Description of the task
Output every one of the records below verbatim, with each line unchanged.

[Stored data entries]
# # #

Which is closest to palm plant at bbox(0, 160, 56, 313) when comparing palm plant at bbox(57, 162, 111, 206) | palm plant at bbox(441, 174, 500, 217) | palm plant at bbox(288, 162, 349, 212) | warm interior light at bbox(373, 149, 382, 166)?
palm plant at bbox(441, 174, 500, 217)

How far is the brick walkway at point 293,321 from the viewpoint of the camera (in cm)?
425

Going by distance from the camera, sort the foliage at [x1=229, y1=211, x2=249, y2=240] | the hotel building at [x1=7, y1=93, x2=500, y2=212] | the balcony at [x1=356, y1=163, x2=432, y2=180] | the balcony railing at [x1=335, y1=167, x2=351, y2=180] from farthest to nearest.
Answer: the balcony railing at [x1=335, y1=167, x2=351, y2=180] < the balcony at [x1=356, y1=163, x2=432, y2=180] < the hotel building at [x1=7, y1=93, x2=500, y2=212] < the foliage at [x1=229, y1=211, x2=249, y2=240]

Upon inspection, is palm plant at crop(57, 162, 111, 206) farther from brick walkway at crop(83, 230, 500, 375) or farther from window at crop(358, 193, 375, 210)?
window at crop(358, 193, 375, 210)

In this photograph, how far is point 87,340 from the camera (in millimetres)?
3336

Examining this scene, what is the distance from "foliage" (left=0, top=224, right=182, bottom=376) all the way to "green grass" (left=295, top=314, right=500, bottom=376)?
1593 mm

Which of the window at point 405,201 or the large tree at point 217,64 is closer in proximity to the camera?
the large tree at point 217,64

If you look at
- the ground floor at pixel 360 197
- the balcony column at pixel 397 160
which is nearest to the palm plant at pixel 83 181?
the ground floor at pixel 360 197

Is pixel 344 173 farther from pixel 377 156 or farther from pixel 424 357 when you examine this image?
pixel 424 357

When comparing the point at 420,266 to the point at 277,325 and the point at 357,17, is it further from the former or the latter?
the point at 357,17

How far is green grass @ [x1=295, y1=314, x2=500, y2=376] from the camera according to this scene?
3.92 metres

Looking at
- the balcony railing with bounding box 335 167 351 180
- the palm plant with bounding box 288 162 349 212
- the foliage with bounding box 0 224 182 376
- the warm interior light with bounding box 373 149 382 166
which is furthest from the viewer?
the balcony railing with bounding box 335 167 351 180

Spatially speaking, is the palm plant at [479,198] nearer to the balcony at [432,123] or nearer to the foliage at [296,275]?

# # #

Exercise response
Which is closest to palm plant at bbox(0, 160, 56, 313) when comparing palm plant at bbox(57, 162, 111, 206) | palm plant at bbox(441, 174, 500, 217) | palm plant at bbox(288, 162, 349, 212) | warm interior light at bbox(373, 149, 382, 166)?
palm plant at bbox(441, 174, 500, 217)

How far is the brick walkway at point 293,321 from the viewpoint of the camera (in cm)?
425

Going by distance from the camera, sort the foliage at [x1=229, y1=211, x2=249, y2=240] | the hotel building at [x1=7, y1=93, x2=500, y2=212] | the balcony at [x1=356, y1=163, x2=432, y2=180] | the balcony railing at [x1=335, y1=167, x2=351, y2=180] from farthest to nearest.
Answer: the balcony railing at [x1=335, y1=167, x2=351, y2=180] < the balcony at [x1=356, y1=163, x2=432, y2=180] < the hotel building at [x1=7, y1=93, x2=500, y2=212] < the foliage at [x1=229, y1=211, x2=249, y2=240]

Upon inspection, is palm plant at crop(57, 162, 111, 206) farther from brick walkway at crop(83, 230, 500, 375) or farther from window at crop(358, 193, 375, 210)?
window at crop(358, 193, 375, 210)

In this photograph, how far is point 87,340 from the camera (in millimetres)?
3336

Examining this scene, what is the distance from "foliage" (left=0, top=224, right=182, bottom=376) all the way to "green grass" (left=295, top=314, right=500, bottom=376)?
1593 mm

Which of the window at point 405,201 or the large tree at point 217,64 is closer in proximity to the camera?
the large tree at point 217,64

If you look at
- the ground floor at pixel 360 197
- the balcony column at pixel 397 160
which is nearest to the palm plant at pixel 83 181?
the ground floor at pixel 360 197

Is pixel 344 173 farther from pixel 377 156 or farther from pixel 424 357 when you examine this image?
pixel 424 357

When comparing the point at 420,266 to the point at 277,325 and the point at 357,17, is it further from the former or the latter?
the point at 357,17

How far is green grass @ [x1=295, y1=314, x2=500, y2=376] from the camera according to this scene?
3.92 metres

Looking at
- the balcony railing with bounding box 335 167 351 180
- the palm plant with bounding box 288 162 349 212
- the foliage with bounding box 0 224 182 376
- the warm interior light with bounding box 373 149 382 166
which is furthest from the viewer?
the balcony railing with bounding box 335 167 351 180

Spatially speaking, is the palm plant at [479,198] nearer to the balcony at [432,123] or nearer to the foliage at [296,275]?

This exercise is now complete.